藤井:結腸癌では全く差がないと思います。ただ、直腸癌になると手術成績に差があります。直腸癌と胃癌で差があるのは、日本人の外科手術がうまいんだと言わせてもらっていいと思います。手術方法でいうと、例えばS状結腸癌では手術そのものも郭清も簡単で、そのくらいのことはアメリカと日本では差がない。ただし、直腸癌で骨盤内に入ってくるような手術とか、あるいは胃癌の郭清ということになってくると、欧米人より日本人の方が技術は上です。そこには同じ局所療法である放射線を加味すると、海外でも日本の成績と同じものを出せる。やはり土俵が違うんです。化学療法もやはり土俵が違うところがあります。CPT-11にしても、phaseTで欧米並みのデータがでると言いますが、施設によって違うはずです。例えばCPT-11
600mg/body など日本人にはとても考えられない。僕らは150mg/m2位と、せいぜい決められたdoseでやってます。
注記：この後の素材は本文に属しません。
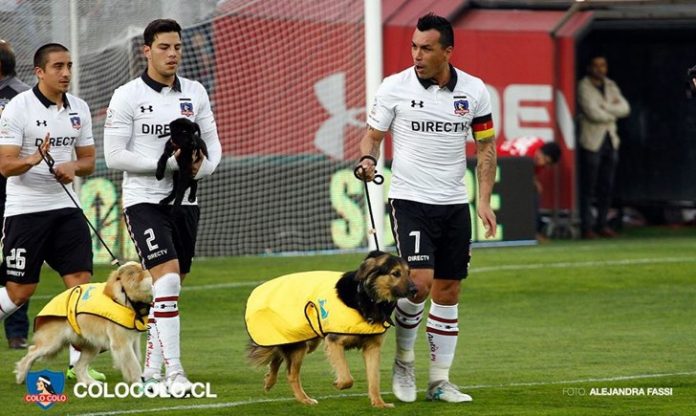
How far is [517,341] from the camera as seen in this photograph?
496 inches

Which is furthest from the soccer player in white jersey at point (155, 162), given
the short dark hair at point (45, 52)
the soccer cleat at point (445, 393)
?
the soccer cleat at point (445, 393)

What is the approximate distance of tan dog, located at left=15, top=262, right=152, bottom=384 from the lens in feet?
32.1

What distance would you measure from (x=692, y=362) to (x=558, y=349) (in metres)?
1.26

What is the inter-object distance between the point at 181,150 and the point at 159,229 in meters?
0.48

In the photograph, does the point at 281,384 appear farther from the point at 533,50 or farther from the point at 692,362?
the point at 533,50

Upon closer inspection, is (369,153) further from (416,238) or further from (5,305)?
(5,305)

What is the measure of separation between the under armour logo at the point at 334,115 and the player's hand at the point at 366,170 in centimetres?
1152

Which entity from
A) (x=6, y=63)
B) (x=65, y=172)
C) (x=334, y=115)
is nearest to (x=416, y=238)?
(x=65, y=172)

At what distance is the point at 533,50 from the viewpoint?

大津:アメリカ人研究者でも例えばweeklyでの125mg/m2がきついって言う方はいっぱいいらっしゃるんですよね。要するに、臨床試験に参加している患者さんのpopulationというのは、PSの非常に良好な方ばかりですから、そこで出てきたdoseをすべての患者に投与する必要はまったくないのです。実際、7掛け8掛けでやっていますという人も非常に多いわけです。
藤井:なんらかの方法で、患者さん個々に合ったoptimal doseを決められる方法があると思うんですよ。CPT-11ではcarboxyesteraseの活性の問題など、日本人と白人の差がもしかしたらあるかもしれない。その中で感受性試験のようなものをやって、日本人のdoseを考えていかなければならないと思います。
大津:doseの設定については、どのpopulationを対象にするかということを考えなければなりません。状態のいい患者さんのdoseを、状態のよくないpopulationに合わせたdoseと同じにしなければならないということはない。考え方を変えてもらって、そこを分けないといけないと思います。臨床試験で出てくるdoseというのは、状態のいいpopulationで決めたものですから、いずれにしても、患者さんを診ながらということになりますよね。